Justice Thomas’s humble beginnings, brilliant mind, and indelible contributions to American jurisprudence are nothing short of remarkable. His omission from the National Museum of African American History and Culture is troubling and reflects a disregard for the historical significance of his service to our country. I look forward to working with my colleagues in the Senate and the Smithsonian to hopefully correct this.

Text of the resolution is below, which was cosponsored by U.S. Senators Charles Grassley (R-IA), Orrin Hatch (R-UT), Mike Lee (R-UT), Tim Scott (R-SC), and Ted Cruz (R-TX).

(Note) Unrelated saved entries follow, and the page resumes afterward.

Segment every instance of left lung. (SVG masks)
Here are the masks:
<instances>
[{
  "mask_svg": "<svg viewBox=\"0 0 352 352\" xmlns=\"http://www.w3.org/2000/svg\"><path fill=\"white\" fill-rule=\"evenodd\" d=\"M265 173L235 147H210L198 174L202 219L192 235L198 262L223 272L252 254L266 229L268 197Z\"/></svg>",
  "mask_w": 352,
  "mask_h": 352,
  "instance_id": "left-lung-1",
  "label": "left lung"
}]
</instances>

Recognizing the historical importance of Associate Justice Clarence Thomas:

Whereas, in 1948, Clarence Thomas was born outside of Savannah, Georgia, in the small community of Pin Point, Georgia;

Whereas Clarence Thomas was born into poverty and under segregation;

Whereas, notwithstanding his humble beginnings and the many impediments he faced, Clarence Thomas demonstrated incredible intellect, discipline, and strength in attending and graduating from St. Benedict the Moor Catholic School, St. John Vianney Minor Seminar, the College of the Holy Cross, and Yale Law School;

Whereas Clarence Thomas had a distinguished legal career with service in State government and all branches of the Federal Government, including the Senate, the Department of Education, the Equal Employment Opportunity Commission, and the United States Court of Appeals for the District of Columbia Circuit;

Whereas, on July 1, 1991, President George Herbert Walker Bush nominated Clarence Thomas to be an Associate Justice of the Supreme Court of the United States (in this preamble referred to as the “Supreme Court”);

Whereas Justice Thomas is the second African American to serve on the Supreme Court;

Whereas, during his quarter century on the Supreme Court, Justice Thomas has made a unique and indelible contribution to the jurisprudence of the United States;

Whereas Justice Thomas has propounded a jurisprudence that seeks to faithfully apply the original meaning of the text of the Constitution of the United States;

Whereas Justice Thomas has brought renewed focus to constitutional doctrines that the Framers intended to undergird our republican form of government, including federalism and the separation of powers;

Whereas, in fostering this philosophy of law, Justice Thomas reinvigorated not only the jurisprudence of the United States, but also the democracy of the United States;

Whereas Justice Thomas has been a remarkably prolific Associate Justice, writing influential opinions on topics including constitutional law, administrative law, and civil rights;

Whereas, on August 10, 1846, in the name of founding an establishment for the increase and diffusion of knowledge, Congress established the Smithsonian Institution as a trust to be administered by a Board of Regents and a Secretary of the Smithsonian Institution;

Whereas diversity, including intellectual diversity, is a core value of the Smithsonian Institution and the museums of the Smithsonian Institution should capitalize on the richness inherent in differences;

Whereas, upon opening, the National Museum of African American History and Culture (in this preamble referred to as the “Museum”) is the only national museum devoted exclusively to the documentation of African American life, history, and culture;

Whereas the Museum omits the contribution made by Justice Thomas to the United States; and

Whereas we are hopeful the Museum will reflect that important contribution: Now, therefore, be it

Resolved, That it is the sense of the Senate that—

(1) Associate Justice Clarence Thomas is a historically significant African American who has—

(A) overcome great challenges;

(B) served his country honorably for more than 35 years; and

(C) made an important contribution to the United States, in particular the jurisprudence of the United States; and

(2) the life and work of Justice Thomas are an important part of the story of African Americans in the United States and should have a prominent place in the National Museum of African American History and Culture.